Finding the Wisdom Within: My Journey to Somatic Coaching

I’ve always been curious about people—the way we move through the world, the stories we tell ourselves, the patterns we repeat even when we swear we won’t. More than that, I’ve always believed that people already have the answers they’re looking for. Not in some far-off, abstract way, but right here, within them.

I didn’t always know how to articulate that belief. But I felt it. And it was my own journey—especially through sobriety—that showed me how true it really is.

The Moment I Knew Something Had to Change

There was a time when I thought the answers I was looking for were somewhere outside of me. In the right book, the right relationship, the right job. Maybe if I could just be more disciplined, more successful, more something, I’d finally feel okay.

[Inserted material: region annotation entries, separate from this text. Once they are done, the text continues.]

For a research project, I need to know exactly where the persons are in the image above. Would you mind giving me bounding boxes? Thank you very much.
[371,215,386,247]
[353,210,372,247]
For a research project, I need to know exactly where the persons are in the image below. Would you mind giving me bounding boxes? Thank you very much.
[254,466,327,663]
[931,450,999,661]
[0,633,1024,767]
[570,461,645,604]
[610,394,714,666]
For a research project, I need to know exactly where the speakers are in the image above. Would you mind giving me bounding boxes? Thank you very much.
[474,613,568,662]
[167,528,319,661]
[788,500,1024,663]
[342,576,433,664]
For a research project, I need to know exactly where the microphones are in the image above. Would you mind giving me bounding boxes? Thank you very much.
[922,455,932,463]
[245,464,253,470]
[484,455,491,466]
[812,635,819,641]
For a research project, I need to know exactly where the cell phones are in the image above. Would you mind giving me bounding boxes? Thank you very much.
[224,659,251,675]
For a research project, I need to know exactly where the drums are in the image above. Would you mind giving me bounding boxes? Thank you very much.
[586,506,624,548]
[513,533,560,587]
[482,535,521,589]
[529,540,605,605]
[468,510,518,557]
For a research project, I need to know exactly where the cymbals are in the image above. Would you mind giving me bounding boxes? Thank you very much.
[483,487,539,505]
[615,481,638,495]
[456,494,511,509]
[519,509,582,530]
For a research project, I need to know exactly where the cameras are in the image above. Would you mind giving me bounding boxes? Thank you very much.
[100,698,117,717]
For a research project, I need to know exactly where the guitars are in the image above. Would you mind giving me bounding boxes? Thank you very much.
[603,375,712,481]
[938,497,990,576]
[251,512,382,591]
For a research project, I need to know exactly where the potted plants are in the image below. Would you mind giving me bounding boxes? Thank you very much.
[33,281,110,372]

But the more I chased those external markers, the further away I felt from myself. My body was speaking to me in ways I didn’t yet understand—tightness in my chest, a racing heart, a stomach that twisted in knots at the thought of slowing down. Instead of listening, I pushed through, ignoring the signals until they became unbearable.

The moment I knew something had to change wasn’t dramatic. It wasn’t rock bottom in the way movies portray it. It was a quiet, almost imperceptible realization:

I can’t do this anymore. And beneath that, a deeper whisper: There has to be another way.

When My Mind Couldn’t Be Trusted

Early in sobriety, I was faced with an important decision. One of those moments where I felt like whatever choice I made could change the trajectory of my life. I wanted to make the right decision, but I didn’t know what that was.

I did everything I had been taught—I made a pros and cons list. I asked for advice. I prayed. The 12 steps suggested turning to a higher power, but I found myself stuck on one question: How would I even know what the right answer was?

I had learned something crucial in those early days of sobriety: I couldn’t yet trust my thoughts. My mind had led me in circles for years. So if my head couldn’t guide me, what could?
That’s when, almost instinctively, I turned to my body.

Sobriety wasn’t just about putting down the drink afterall. It was about learning to be in my body—learning to feel everything without numbing, without running.

Learning to Listen to the Body

So in that moment of indecision, I sat still. I stopped thinking and just noticed.

When I brought to mind one choice, it made my chest feel tight, my breath shallow. My stomach clenched, as if bracing for something. The other option—though still uncertain—brought an unexpected feeling. My breath softened just a little—barely perceptibly. My body settled, just a little.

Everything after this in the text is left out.